Individuals who die or suffer serious harm directly caused by the administration of covered countermeasures, such as vaccines, may be eligible to receive compensation through the Countermeasures Injury Compensation Program,12 whether or not the harm was a result of willful misconduct on the part of the vaccine manufacturer or person administering the vaccine.

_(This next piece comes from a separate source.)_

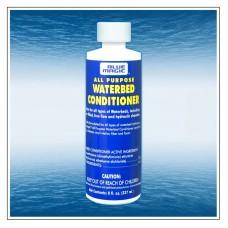 Blue Magic 8 oz. Multi-Purpose Conditioner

HHS has interpreted federal and state law to include tort and contract law, as well as claims for loss relating to compliance with local, state, or federal laws, regulations or other legal requirements. The definition of “loss” under the Act is broad, encompassing both physical and emotional injuries. Although the PREP Act does provide immunity to the pharmaceutical industry from COVID-19 vaccine injury lawsuits, vaccine manufacturers are not immune from injunctive relief or enforcement actions by the U.S. Food and Drug Administration (FDA) or other federal agencies.13
The CICP is administered by employees in HHS’s Health Resources and Services Administration. HRSA is the same agency responsible for administering the federal vaccine injury compensation program (VICP) created by Congress in 1986 under the National Childhood Vaccine Injury Act, which partially shielded vaccine manufacturers from liability for injuries and deaths caused by FDA licensed vaccines that are recommended by the CDC for children and mandated by states for school entry.14 The 1986 Act was later amended to eliminate civil liability from doctors and other vaccine administrators and, in 2011, the U.S. Supreme Court eliminated remaining liability from vaccine manufacturers for defectively designed vaccines.15
HHS regulations govern CICP’s procedures and eligibility determinations. In general, eligible individuals (or their survivors) who suffer death or serious physical injury directly caused by the administration of a covered countermeasure may receive reimbursement for reasonable medical expenses, loss of employment income and survivor benefits in the case of death. Serious physical injuries under CICP are generally limited to those that warrant hospitalization or result in a significant loss of function or disability. Congress funds CICP awards through emergency appropriations to the Covered Countermeasure Process Fund.16

ACIP Recommendations Will Affect Which Compensation Mechanism Applies to COVID-19 Vaccine Injuries and Deaths

Under HRSA’s management, the CICP and the national Vaccine Injury Compensation Program (VICP) are separate programs. CICP applies to countermeasures (vaccines and drugs) covered by a PREP Act declaration of a public health emergency, such as those issued for the H1N1 “swine flu” influenza pandemic in 2009 and for the Ebola virus outbreak in 2016,17 while the VICP applies to vaccines recommended by the CDC for children and, as of 2016 under the 21st Century Cures Act, vaccines recommended for pregnant women.18
However, if the CDC’s Advisory Committee on Immunization Practices (ACIP) eventually votes to recommend COVID-19 vaccines for children and pregnant women, then it is likely that the VICP will be the primary compensation mechanism used in the U.S. to compensate individuals harmed by COVID-19 vaccines after they are licensed by the FDA.19 The government’s administration of the VICP has long been criticized by families with vaccine injured children for violating the spirit and intent of the 1986 Act, which Congress promised parents in congressional hearings would provide a non-adversarial, expedited, fair and just administrative alternative to a costly, lengthy and emotionally traumatic product liability or malpractice lawsuit in civil court.20 21
Weakening amendments passed by Congress and a series of rule-making changes by HHS and Department of Justice since 1986 have led to a routine denial of two out of three vaccine injury claims, and families often have to wait for years for claims to be adjudicated in the increasingly adversarial U.S. Court of Federal Claims.22 23 Recently, HHS has moved to deny even more awards by eliminating two vaccine injuries—syncope and brachial neuritis—from the Vaccine Injury Table,24 making it more difficult for claimants to receive compensation, which may well affect the number of claims paid for COVID-19 vaccine injuries.